EXERCISE AIM
Would you pull out every line of the material that contains the string "Free"?

(INPUT FOR THIS TASK begins)

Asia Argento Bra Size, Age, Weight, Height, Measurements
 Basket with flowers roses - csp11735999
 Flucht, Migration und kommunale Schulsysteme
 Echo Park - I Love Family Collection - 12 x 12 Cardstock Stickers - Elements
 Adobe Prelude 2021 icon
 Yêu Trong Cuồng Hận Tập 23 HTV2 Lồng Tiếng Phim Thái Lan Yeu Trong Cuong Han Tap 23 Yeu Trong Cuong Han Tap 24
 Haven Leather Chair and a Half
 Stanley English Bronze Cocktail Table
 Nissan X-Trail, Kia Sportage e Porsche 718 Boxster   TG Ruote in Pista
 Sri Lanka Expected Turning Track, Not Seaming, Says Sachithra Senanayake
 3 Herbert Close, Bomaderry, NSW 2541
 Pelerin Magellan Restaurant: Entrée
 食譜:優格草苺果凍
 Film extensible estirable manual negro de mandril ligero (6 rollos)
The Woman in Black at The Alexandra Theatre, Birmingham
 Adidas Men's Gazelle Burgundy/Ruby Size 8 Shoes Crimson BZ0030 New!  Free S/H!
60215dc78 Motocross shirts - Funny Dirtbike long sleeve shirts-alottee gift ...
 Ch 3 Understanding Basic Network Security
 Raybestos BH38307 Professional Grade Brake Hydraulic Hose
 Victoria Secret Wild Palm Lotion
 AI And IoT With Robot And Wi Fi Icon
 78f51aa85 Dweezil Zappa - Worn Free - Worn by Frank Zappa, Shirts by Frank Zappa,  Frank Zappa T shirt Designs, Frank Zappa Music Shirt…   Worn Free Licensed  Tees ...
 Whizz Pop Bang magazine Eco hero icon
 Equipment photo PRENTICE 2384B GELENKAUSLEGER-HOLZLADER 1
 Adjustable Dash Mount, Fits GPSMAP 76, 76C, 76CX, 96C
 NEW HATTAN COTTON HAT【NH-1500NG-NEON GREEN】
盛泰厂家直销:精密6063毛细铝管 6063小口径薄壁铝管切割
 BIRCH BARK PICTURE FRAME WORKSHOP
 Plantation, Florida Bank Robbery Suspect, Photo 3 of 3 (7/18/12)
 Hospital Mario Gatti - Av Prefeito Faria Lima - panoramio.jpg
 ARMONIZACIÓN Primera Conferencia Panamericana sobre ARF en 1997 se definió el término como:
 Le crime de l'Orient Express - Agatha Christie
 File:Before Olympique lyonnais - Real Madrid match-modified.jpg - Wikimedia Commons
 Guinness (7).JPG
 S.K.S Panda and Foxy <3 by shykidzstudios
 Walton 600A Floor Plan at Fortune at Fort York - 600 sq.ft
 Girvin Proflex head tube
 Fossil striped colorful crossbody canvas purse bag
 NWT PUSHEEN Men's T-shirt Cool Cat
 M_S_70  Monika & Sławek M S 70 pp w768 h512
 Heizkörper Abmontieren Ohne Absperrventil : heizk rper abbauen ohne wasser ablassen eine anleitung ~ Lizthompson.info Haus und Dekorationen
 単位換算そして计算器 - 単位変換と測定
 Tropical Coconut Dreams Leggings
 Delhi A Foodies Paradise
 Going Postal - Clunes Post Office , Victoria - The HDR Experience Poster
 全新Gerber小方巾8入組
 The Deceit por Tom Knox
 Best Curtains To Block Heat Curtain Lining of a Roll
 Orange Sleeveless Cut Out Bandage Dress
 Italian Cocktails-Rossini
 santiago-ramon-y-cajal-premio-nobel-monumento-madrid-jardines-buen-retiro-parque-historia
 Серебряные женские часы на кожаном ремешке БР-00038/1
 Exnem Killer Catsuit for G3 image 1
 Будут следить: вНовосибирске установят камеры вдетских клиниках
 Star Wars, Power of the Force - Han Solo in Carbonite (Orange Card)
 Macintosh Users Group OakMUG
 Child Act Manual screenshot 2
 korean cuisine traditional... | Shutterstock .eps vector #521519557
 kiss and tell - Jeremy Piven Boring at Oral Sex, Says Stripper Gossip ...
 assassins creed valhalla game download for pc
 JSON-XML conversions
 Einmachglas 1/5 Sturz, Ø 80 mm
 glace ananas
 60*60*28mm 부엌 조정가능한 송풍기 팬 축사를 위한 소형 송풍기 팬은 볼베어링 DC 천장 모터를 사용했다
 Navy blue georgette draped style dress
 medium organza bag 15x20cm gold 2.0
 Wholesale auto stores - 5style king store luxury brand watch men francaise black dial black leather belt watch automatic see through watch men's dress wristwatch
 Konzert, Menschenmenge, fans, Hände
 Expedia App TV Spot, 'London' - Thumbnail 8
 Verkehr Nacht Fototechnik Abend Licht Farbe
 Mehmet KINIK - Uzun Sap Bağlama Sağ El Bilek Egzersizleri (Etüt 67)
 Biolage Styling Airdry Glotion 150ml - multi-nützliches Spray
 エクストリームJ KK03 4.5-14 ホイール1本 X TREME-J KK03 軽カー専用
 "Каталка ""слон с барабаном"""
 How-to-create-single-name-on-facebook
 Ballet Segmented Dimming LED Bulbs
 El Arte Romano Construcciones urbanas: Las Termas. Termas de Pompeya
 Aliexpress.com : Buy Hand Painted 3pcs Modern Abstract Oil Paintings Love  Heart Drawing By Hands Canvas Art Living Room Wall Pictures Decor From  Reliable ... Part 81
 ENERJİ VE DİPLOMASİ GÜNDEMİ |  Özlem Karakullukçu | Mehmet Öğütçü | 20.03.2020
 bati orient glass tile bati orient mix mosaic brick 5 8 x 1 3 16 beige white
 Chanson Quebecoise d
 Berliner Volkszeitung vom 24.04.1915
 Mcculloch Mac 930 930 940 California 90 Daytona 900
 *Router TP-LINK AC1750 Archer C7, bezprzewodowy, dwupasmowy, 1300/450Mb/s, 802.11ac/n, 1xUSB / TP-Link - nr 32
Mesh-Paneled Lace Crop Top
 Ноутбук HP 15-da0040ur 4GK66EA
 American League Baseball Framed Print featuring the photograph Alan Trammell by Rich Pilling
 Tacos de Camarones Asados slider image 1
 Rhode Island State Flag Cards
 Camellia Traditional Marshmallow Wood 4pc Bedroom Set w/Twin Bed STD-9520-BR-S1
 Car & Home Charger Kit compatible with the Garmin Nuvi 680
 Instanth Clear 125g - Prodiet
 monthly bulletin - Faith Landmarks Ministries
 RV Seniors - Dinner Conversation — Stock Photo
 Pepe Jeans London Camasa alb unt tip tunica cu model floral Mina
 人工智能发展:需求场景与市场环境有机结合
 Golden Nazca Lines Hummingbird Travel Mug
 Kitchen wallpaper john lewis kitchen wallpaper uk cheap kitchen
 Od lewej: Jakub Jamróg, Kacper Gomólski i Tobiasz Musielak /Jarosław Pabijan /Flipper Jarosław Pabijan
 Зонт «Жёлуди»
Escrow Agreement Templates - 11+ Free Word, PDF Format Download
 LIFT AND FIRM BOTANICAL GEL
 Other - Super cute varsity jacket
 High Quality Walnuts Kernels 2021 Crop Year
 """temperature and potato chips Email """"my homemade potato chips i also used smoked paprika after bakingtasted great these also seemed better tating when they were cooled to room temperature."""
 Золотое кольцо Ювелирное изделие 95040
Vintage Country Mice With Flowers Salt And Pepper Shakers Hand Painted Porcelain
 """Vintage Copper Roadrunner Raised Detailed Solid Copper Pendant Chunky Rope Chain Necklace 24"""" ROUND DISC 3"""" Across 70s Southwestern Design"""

(INPUT FOR THIS TASK ends)

ANSWER AREA
 Adidas Men's Gazelle Burgundy/Ruby Size 8 Shoes Crimson BZ0030 New!  Free S/H!
 78f51aa85 Dweezil Zappa - Worn Free - Worn by Frank Zappa, Shirts by Frank Zappa,  Frank Zappa T shirt Designs, Frank Zappa Music Shirt…   Worn Free Licensed  Tees ...
Escrow Agreement Templates - 11+ Free Word, PDF Format Download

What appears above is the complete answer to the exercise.